OBJETIVO |
Pode reproduzir sem nenhuma alteração as linhas abaixo, começando pela que contém "Pick one: is" e terminando na última linha?

INFORMAÇÕES EXIBIDAS |
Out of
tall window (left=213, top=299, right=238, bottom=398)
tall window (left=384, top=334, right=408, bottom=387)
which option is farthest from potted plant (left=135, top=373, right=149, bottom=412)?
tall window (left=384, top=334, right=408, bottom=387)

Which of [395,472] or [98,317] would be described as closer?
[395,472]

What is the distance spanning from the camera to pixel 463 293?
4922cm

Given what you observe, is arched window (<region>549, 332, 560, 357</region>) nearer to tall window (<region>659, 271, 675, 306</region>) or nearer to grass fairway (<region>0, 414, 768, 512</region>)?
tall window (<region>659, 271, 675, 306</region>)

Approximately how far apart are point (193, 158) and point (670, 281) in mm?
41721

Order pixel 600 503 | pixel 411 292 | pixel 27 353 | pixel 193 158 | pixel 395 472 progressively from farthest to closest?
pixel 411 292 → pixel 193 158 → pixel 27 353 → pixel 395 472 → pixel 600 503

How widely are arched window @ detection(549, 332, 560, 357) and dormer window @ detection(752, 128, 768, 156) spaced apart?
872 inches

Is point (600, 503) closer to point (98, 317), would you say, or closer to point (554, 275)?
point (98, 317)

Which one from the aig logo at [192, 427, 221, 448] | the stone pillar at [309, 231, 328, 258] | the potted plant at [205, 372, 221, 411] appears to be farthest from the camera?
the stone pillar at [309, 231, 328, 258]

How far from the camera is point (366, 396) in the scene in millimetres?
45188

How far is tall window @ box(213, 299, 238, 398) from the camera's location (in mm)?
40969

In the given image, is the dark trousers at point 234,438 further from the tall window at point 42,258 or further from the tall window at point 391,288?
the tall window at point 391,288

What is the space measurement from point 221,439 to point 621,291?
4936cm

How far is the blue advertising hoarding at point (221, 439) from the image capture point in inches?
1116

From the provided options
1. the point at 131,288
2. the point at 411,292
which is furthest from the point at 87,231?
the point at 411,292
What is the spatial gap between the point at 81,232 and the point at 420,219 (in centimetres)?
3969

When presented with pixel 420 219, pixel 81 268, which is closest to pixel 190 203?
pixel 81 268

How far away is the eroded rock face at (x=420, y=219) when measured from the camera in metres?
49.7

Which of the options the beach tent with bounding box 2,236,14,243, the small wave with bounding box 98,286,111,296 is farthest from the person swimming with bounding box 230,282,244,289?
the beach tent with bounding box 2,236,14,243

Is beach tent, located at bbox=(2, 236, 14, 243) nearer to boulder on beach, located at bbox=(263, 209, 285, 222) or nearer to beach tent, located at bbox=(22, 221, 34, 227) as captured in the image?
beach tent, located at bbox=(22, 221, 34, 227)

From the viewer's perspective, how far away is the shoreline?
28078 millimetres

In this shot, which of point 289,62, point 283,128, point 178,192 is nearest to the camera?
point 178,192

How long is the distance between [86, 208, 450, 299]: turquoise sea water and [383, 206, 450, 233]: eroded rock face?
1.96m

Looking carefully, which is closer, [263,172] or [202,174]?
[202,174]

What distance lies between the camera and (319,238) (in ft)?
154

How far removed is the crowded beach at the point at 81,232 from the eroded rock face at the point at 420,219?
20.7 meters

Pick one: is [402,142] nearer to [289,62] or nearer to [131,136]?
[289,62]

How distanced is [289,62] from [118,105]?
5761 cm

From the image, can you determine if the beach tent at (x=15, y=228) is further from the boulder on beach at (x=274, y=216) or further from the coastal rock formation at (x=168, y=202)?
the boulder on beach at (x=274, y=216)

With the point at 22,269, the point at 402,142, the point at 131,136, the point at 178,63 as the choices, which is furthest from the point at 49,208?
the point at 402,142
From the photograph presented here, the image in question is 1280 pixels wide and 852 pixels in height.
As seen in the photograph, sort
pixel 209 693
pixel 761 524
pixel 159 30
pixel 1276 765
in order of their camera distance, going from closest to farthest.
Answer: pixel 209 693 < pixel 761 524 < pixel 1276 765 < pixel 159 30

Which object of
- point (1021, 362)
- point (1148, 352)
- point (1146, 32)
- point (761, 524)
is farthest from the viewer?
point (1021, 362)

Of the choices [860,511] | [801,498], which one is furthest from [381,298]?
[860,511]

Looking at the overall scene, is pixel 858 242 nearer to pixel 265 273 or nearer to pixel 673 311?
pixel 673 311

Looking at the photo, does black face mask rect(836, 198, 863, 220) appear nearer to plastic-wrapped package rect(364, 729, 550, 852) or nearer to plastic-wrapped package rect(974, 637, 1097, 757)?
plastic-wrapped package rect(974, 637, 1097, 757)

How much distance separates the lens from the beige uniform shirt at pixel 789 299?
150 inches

EM RESPOSTA |
Pick one: is [402,142] nearer to [289,62] or nearer to [131,136]?
[289,62]

How distanced is [289,62] from [118,105]?
5761 cm

From the image, can you determine if the beach tent at (x=15, y=228) is further from the boulder on beach at (x=274, y=216) or further from the coastal rock formation at (x=168, y=202)?
the boulder on beach at (x=274, y=216)

With the point at 22,269, the point at 402,142, the point at 131,136, the point at 178,63 as the choices, which is furthest from the point at 49,208?
the point at 402,142
From the photograph presented here, the image in question is 1280 pixels wide and 852 pixels in height.
As seen in the photograph, sort
pixel 209 693
pixel 761 524
pixel 159 30
pixel 1276 765
in order of their camera distance, going from closest to farthest.
Answer: pixel 209 693 < pixel 761 524 < pixel 1276 765 < pixel 159 30

Which object of
- point (1021, 362)
- point (1148, 352)
- point (1146, 32)
- point (761, 524)
is farthest from the viewer?
point (1021, 362)

Of the choices [860,511] | [801,498], which one is furthest from [381,298]?
[860,511]

Looking at the overall scene, is pixel 858 242 nearer to pixel 265 273 or nearer to pixel 673 311?
pixel 673 311

Looking at the photo, does black face mask rect(836, 198, 863, 220) appear nearer to plastic-wrapped package rect(364, 729, 550, 852) or nearer to plastic-wrapped package rect(974, 637, 1097, 757)?
plastic-wrapped package rect(974, 637, 1097, 757)

How much distance separates the lens from the beige uniform shirt at pixel 789 299?
150 inches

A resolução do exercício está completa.